Lebanese Poker Players Provide Poor Pastry But Finger The Future

Posted: March 22, 2016

Updated: March 22, 2016

Sensible regulation of gambling, be it online or at brick-&-mortar establishments, is the manifestly obvious future of the industry. Whilst prohibition still exists in many places around the world from China to the Middle East, Lebanese poker players have always had the Casino du Liban and its continued existence signposts the rational and obvious compromise that other nations in the region will have to come to terms with in the near future.

Lebanese Gambling
  • Casino du Liban
  • Hippodrome du Parc
  • Table by the kitchen door
The protests outside the parliament had everyone a little nervous. The encampment of a few thousand was worrying the politicians, the local security services and, saliently to us, our taxi driver who flipped through red traffic lights at speed with the fatalism of a blind Lebanese poker player in the last chance saloon, the center of Beirut his own private rally special stage, his aging (but well cared for) Mercedes bouncing over the red-&-white painted curbs as he sought to retain velocity at all costs.
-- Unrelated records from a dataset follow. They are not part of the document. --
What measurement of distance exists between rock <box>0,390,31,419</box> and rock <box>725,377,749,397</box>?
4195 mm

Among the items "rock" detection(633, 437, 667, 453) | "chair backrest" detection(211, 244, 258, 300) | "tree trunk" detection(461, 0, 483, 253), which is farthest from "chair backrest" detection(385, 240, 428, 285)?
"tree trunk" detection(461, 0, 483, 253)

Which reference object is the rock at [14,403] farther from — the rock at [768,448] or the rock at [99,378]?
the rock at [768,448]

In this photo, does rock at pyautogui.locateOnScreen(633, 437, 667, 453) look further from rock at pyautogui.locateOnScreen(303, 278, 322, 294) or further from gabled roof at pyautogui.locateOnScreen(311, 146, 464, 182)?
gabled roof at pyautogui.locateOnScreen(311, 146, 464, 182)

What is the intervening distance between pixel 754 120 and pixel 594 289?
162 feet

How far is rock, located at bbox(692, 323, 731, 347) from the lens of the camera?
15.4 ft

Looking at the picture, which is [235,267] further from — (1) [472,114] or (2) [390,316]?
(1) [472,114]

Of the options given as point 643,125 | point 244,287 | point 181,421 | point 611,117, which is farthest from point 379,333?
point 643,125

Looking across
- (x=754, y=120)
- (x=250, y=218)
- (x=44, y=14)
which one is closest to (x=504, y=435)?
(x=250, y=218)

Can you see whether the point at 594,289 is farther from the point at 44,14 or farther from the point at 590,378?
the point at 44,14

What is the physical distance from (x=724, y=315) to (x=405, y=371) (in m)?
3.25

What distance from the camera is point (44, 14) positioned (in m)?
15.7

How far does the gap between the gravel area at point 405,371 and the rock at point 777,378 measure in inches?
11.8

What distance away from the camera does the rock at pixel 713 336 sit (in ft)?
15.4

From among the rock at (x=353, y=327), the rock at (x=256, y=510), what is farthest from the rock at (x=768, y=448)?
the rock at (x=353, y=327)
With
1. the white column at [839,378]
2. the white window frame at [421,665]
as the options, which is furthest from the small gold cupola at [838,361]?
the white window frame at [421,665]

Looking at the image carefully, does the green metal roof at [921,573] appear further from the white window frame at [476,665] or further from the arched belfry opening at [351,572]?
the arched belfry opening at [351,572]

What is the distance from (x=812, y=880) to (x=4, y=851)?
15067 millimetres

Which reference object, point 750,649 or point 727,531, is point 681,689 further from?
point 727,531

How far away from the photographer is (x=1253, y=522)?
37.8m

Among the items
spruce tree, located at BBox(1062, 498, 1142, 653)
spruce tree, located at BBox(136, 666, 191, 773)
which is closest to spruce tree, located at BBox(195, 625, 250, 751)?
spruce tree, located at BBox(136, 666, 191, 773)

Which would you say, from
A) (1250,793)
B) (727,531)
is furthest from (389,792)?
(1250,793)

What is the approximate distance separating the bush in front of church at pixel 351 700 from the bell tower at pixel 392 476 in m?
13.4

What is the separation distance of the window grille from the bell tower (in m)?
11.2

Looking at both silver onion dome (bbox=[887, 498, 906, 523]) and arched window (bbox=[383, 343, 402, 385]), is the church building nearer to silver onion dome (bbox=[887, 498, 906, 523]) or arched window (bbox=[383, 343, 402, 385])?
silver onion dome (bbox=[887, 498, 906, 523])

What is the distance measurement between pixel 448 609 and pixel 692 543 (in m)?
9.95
We rather egotistically felt that he was preventing ne'er do wells leaping into the vehicle, snatching it's passengers and then chaining my wife and I to a radiator somewhere and making us appear in dodgy home videos that would be released gambling news of our capture would sway opinion or gain a ransom (a ridiculous vain position). I asked our driver about this. He laughed and told me he was protecting his Merc from car-jackers, not the mis-timed tourists in the back seat from terrorists.
This contradiction of expectations was a bit of a running theme of our adventurous visit during Ramadan, from the polite gun-totting Hezbollah heavy that gave us directions back to our hotel when we'd become disorientated in confusion of streets in central Beirut one night, to the horse racing being attended by a 1,000 strong, screaming, excited (and wholly male crowd save for the lady at my side), Lebanon surprised us constantly. It shouldn't have. Lebanon is a nation of contradictions as any Lebanese poker player will tell you.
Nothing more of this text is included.